McDonald sees this relationship as lying behind the allegations regarding Trimble in Sean McPhilemy’s The Committee, but he is justifiably sceptical of the book, referring most tellingly to the loyalist paramilitaries’ deep distrust of the Unionist establishment. Nevertheless it is clear that at this time Trimble was once again contemplating civil war, the repartition of the North and a ‘Beirut style’ situation.

What led to his transformation into peacemaker? The key, one suspects, is the realisation by the end of the 1980s that the Provisional IRA had been effectively contained by the security forces and were coming under increasingly effective pressure from the loyalist paramilitaries. These two factors led to the Provisionals’ readiness to abandon the armed struggle on the right terms, and seem to have convinced Trimble that a new game was underway.

One should not underestimate the radical nature of his transformation. When James Molyneux stood down as Ulster Unionist leader in August 1995, Trimble campaigned for the succession as a hard liner, boosted by that year’s Orange victory at Drumcree, which he and Paisley had celebrated hand in hand. He defeated the ‘liberal’ candidate, Ken Maginnis, but it seems clear that he had already decided peace on Unionist terms was possible. The problem was not to be the republicans but the Protestant supremacists inside and outside his own party.

While Trimble saw Sinn Fein joining a partitionist government as a historic defeat for Irish republicanism, there were powerful elements within the Protestant community who were completely opposed to power sharing with Catholics on any terms and for whom anything short of the restoration of Protestant supremacy was a betrayal. It was these elements who tried to secure Trimble’s expulsion from the Orange Order for attending a requiem mass for the children killed in the Omagh bombing. They failed to bring the Good Friday Agreement down at Drumcree, the Orange Order’s Groundhog Day; but decommissioning or some other pretext is likely to succeed in the future. McDonald is scathing about the hypocrisy of these people, but at the time of writing Trimble’s long term survival looks very much in doubt. Interestingly, the diehards’ explanation of Trimble’s treachery is that he is an M15 agent!

Book coverOne last point of interest: McDonald reveals the identities of a key group of advisers that Trimble has gathered around him. Ruth Dudley Edwards, the historian Paul Bew, Eoghan Harris, who managed Mary Robinson’s media campaign in the 1990 Irish Presidential election, and most important of all, Sean O’Callaghan. O’Callaghan figures in McDonald’s account as an ex IRA man, but perhaps a better characterisation would be ex Irish intelligence agent. He has become ‘a pivotal behind the scenes player’, acting as liaison between Trimble and the loyalist paramilitaries and playing a key role in devising Ulster Unionist strategy.

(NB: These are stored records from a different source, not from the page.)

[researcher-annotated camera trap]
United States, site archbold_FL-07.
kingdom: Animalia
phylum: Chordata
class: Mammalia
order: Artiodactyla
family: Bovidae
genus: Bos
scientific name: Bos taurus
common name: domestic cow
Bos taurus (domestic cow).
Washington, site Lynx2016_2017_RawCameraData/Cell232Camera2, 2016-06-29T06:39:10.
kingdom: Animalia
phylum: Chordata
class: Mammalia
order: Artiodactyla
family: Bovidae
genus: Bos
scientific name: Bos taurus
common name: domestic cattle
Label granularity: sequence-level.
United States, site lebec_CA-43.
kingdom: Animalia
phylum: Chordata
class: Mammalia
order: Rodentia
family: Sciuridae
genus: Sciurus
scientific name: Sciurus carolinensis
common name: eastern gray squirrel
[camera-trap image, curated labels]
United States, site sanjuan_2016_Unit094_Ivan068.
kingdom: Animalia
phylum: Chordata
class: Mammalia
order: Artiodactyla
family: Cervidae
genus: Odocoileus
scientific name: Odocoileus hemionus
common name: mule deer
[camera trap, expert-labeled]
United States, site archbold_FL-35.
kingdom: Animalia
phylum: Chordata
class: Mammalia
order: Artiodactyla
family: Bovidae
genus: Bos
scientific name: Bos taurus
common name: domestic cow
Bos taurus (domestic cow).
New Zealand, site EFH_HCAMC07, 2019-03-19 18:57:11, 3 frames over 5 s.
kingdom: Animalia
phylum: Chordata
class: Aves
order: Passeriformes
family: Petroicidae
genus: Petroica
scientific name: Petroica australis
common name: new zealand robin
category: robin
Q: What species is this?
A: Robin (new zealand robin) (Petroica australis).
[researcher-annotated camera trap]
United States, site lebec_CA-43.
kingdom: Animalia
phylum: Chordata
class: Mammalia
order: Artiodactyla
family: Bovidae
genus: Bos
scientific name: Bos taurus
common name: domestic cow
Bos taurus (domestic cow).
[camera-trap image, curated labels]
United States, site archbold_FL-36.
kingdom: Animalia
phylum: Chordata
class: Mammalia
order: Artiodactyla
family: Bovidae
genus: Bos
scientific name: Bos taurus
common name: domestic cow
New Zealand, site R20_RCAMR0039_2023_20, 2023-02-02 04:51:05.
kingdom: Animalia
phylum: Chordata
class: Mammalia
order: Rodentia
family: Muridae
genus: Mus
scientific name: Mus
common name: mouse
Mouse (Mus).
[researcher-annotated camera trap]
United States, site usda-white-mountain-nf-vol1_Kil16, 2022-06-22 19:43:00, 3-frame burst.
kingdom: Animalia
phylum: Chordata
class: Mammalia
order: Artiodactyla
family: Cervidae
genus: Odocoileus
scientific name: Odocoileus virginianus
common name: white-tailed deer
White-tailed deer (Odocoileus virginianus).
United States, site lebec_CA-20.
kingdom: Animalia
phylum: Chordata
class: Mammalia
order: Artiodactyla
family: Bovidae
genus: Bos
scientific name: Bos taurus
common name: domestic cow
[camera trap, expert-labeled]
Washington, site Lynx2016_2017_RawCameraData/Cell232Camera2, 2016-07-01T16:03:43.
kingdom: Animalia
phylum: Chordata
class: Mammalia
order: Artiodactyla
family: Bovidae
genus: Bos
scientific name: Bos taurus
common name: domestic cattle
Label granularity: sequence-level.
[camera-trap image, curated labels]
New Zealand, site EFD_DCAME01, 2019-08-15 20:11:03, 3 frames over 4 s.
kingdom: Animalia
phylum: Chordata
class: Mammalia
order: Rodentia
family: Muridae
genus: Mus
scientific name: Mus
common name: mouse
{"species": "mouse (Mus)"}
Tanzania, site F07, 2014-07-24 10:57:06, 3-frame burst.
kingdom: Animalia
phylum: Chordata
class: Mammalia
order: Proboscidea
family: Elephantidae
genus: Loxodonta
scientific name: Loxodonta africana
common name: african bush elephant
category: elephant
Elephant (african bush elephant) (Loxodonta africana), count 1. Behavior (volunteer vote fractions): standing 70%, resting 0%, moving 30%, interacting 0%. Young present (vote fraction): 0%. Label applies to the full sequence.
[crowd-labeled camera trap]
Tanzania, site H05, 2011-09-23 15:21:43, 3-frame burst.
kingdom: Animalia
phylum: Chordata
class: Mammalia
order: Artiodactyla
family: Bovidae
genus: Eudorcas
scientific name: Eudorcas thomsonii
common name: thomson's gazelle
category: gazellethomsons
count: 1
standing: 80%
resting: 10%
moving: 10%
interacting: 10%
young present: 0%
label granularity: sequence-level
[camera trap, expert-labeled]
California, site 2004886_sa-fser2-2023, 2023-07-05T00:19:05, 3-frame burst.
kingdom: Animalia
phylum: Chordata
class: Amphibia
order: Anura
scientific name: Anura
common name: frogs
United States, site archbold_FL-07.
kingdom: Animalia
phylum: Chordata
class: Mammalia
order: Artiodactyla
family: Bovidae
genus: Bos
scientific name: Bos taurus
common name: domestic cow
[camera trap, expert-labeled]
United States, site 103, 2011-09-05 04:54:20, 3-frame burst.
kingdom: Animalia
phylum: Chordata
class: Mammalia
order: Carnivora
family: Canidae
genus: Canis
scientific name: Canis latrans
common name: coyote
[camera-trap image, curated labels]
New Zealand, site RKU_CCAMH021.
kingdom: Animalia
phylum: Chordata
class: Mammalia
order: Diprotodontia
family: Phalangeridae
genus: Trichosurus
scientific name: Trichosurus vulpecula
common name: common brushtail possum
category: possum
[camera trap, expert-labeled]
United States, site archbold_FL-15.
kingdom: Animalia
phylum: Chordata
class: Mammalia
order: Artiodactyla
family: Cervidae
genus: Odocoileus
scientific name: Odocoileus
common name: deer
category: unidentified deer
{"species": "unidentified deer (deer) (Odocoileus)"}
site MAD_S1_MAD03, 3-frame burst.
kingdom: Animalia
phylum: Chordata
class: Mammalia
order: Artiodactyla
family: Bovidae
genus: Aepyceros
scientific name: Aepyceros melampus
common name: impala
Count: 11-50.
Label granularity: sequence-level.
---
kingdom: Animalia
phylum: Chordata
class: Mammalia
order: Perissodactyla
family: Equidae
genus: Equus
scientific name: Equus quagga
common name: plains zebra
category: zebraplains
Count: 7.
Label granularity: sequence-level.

Henry McDonald’s Trimble is an extremely enlightening book. He has done a fine job in bringing the Ulster Unionist leader and Nobel Peace Prize winner into focus; Trimble is a most unlikely peacemaker with some interesting connections that deserve further scrutiny.

Don Mullan’s The Dublin and Monaghan Bombings is one of the essential books of the Troubles. Deriving from the Yorkshire TV documentary, ‘Hidden Hand: The Forgotten Massacre’, broadcast on 6 July 1993, it shows that there is a strong case that there was an official cover-up in relation to the bombings of 17 May 1974. While David Trimble was busy advising the loyalist paramilitaries on constitutional matters during the UWC general strike, some of their men killed thirty three people in Dublin and Monaghan in the worst bombings of the war. It seems clear from his evidence, that the bombing required covert British involvement and that the reason those responsible were never brought to trial was to conceal that involvement with both the British and Irish governments party to the cover-up. This is a fine book. We are all in Don Mullan’s debt.